Berlin (dpa) - In Deutschland ist die Diskussion über bessere Sicherheitskontrollen an Flughäfen wieder aufgeflammt. Hintergrund ist der vor kurzem vereitelte Anschlag auf ein US-Flugzeug. Politiker der schwarz-gelben Koalition und der Opposition in Berlin wandten sich aber gegen schärfere Gesetze. In die USA reisende Lufthansa- Passagiere müssen sich auf mehr Sicherheitsmaßnahmen einstellen. Angesichts des Vorfalls in Detroit vom vergangenen Freitag kommt der Einsatz von sogenannten Nackt-Scannern wieder ins Gespräch.

SPD fordert Klarheit über Afghanistan-Strategie

Berlin (dpa) - Die SPD hat Außenminister Guido Westerwelle aufgefordert, schnell Klarheit über die künftige Afghanistan- Strategie der Bundesregierung zu schaffen. Verteidigungsminister zu Guttenberg veröffentliche alle paar Tage einen neuen Vorschlag, sagte SPD-Chef Sigmar Gabriel. Der zuständige Außenminister schweige dagegen. Westerwelle drohte inzwischen, der internationalen Afghanistan-Konferenz am 28. Januar in London fern zu bleiben. Diese dürfe keine reine Truppenstellerkonferenz werden.

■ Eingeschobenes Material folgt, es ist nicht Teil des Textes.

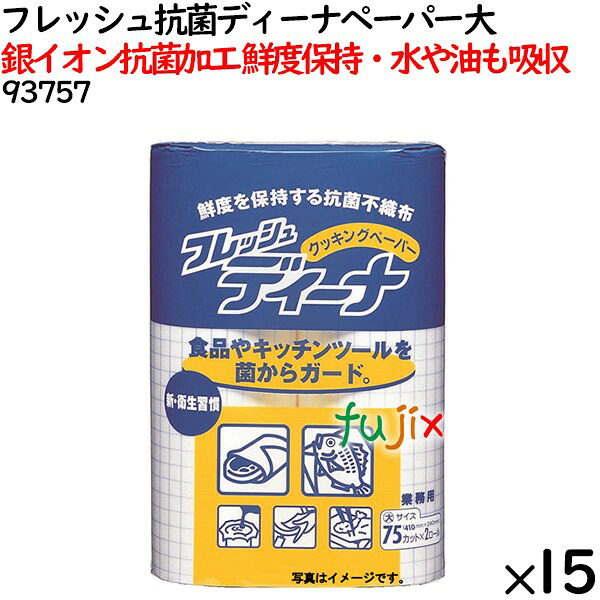 フレッシュ抗菌ディーナペーパー 大 2250枚(150枚×15袋)/ケース 【93757】 ユニ・チャーム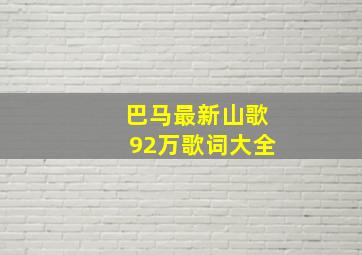 巴马最新山歌92万歌词大全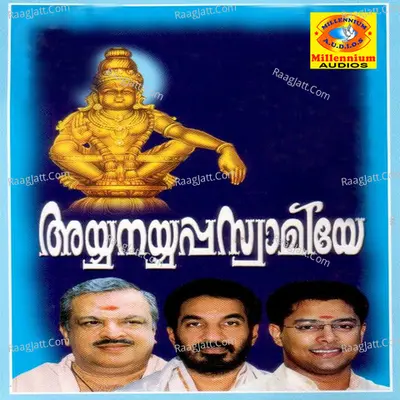 Ayyanayyappaswamiye - Keshavan Namboodhiri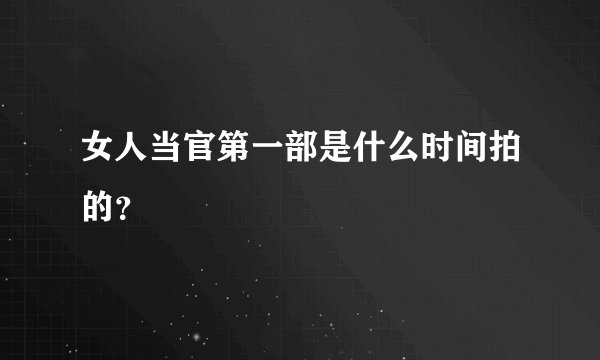 女人当官第一部是什么时间拍的？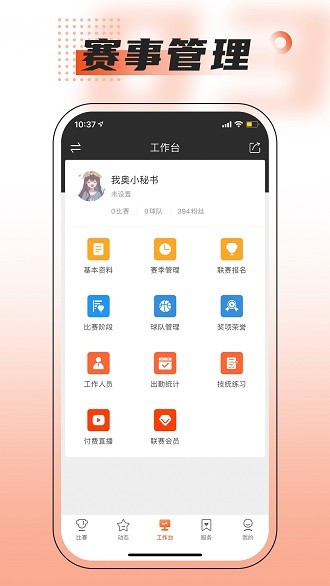 家校共育绘未来 书香润心启新岁——2024-2025学年第二学期家校见面会暨“书香润心 阅启新岁”读书会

20 Tote bei Anschlag auf Aschura-Prozession

Islamabad (dpa) - Bei einem Selbstmordanschlag auf eine Prozession zum schiitischen Aschura-Fest in der südpakistanischen Hafenmetropole Karachi sind mindestens 20 Menschen ums Leben gekommen. Mindestens 80 weitere Menschen wurden verletzt, als der Täter an der Spitze des Zuges inmitten der Gläubigen seinen Sprengstoff zündete. Nach dem Anschlag lieferten sich wütende Schiiten Straßenschlachten mit Polizisten. Autos und Geschäfte gingen in Flammen auf. Kämpfe im Grenzgebiet zu Afghanistan forderten unterdessen mehr als 30 Tote.

Russland droht mit Öl-Lieferstopp

Bratislava (dpa) - Ein Jahr nach der durch einen russisch- ukrainischen Streit verursachten Gaskrise in großen Teilen Europas hat Russland mit einem teilweisen Stopp der Erdöllieferungen gedroht. Der slowakische Ministerpräsident Robert Fico bestätigte entsprechende offizielle Informationen aus Russland an die EU- Kommission. Laut Fico hat Russland «entsprechend dem vereinbarten Frühwarnsystem» die EU darüber in Kenntnis gesetzt, dass es zum Jahresbeginn zu Engpässen bei den Öllieferungen über die Ukraine kommen könnte. Betroffen davon sollten drei EU-Länder sein: Die Slowakei, Tschechien und Ungarn.

Angreiferin wollte Papst um Hilfe für Arme bitten

Rom (dpa) - Die Papst-Angreiferin vom Heiligen Abend hat Benedikt laut italienischen Medien nur bitten wollen, «sich für die Geringsten der Welt einzusetzen.» Das habe die Italo-Schweizerin in der Klinik erklärt, in der sie auf ihren Geisteszustand hin untersucht wird. Der Vatikan will bald entscheiden, ob gegen die verwirrte Frau ein Strafverfahren eröffnet wird. Sie hatte zu Beginn der Weihnachtsmesse im Petersdom die Absperrung überwunden, sich auf den Papst gestürzt und diesen zu Fall gebracht.